The U.S. Geological Survey maintains thousands of stream gages across the U.S. There is a gage on Williamson Creek in south Austin near my house. It uses air pressure to measure the depth of the stream, and then it converts that to flow. You can log on to the USGS website and take a look at the data from any stream gage in the U.S. Once you have this data, it’s pretty simple to figure out the 100-year flood, even if you don’t have a 100 years of data. You can take the peak flow from each year and fit that data to a probability distribution. This way, even if we don’t have a very long period of record, we can make a reasonable guess at the magnitude for lower probability floods.
But what if you don’t have a stream gage in your watershed? Stream gages aren’t that common, and they’re expensive to maintain, but rainfall gages are everywhere. You may even have one at your house that you check obsessively and brag to your colleagues about. Well now we’re really getting into the engineering part of it, because somehow we have to use rainfall data to come up with flows in a stream.
We usually only care about peak annual flow, or what’s the highest point the stream reached in a given year. There is a really simple way called the Rational Method of converting a rainfall intensity into a peak flow. It’s based on the idea that volumetric inflow (rainfall depth times area) is equal to outflow, minus any water that soaks into the ground or evaporates or gets trapped in a puddle, etc. And this is where you first start getting a sense that maybe engineering hydrology isn’t the most exact of sciences. Because not only is this single C value supposed to encompass all of the factors that can affect the peak flow coming from the watershed (e.g. vegetation, slope, soil type, amount of impervious cover, etc.) there’s also this thing about the units that I love. None of the imperial units for these values agree. But, if you do the math, the conversion factor is just about one, so we ignore it. We just leave it off and say close enough, and what’s hilarious to me is, that is the perfect acknowledgement of how imprecise engineering hydrology really is.
If you have a more complicated area or maybe you need to understand how flow varies over time, you have to continue taking steps away from reality until you end up with an entire hydrologic model. This can include developing a design storm, calculating how much runoff results from the rain, routing the runoff over the ground and through any streams and reservoirs, and we do this for each time step, sometimes minute by minute, using computer software.

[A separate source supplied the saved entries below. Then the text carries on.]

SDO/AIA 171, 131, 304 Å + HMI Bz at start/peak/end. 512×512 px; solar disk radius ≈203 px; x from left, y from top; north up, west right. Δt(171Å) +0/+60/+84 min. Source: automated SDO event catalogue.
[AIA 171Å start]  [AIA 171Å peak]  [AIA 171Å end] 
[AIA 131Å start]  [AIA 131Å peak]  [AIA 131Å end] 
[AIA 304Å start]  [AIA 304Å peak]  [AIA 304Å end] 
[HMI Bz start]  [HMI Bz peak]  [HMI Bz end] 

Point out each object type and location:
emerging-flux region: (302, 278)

Hydrology is something many engineers devote their entire careers to. Water is incredibly important to us, and it shapes almost every facet of our lives, but it’s almost never in the right place at the right time. Sometimes there’s not enough, like in a drought or just an arid region, but we also need to be prepared for the times when there’s too much water, a flood. Rainfall and streamflow have tremendous variability and it’s the engineer’s job to characterize that so that we can make rational and intelligent decisions about how we develop the world around us.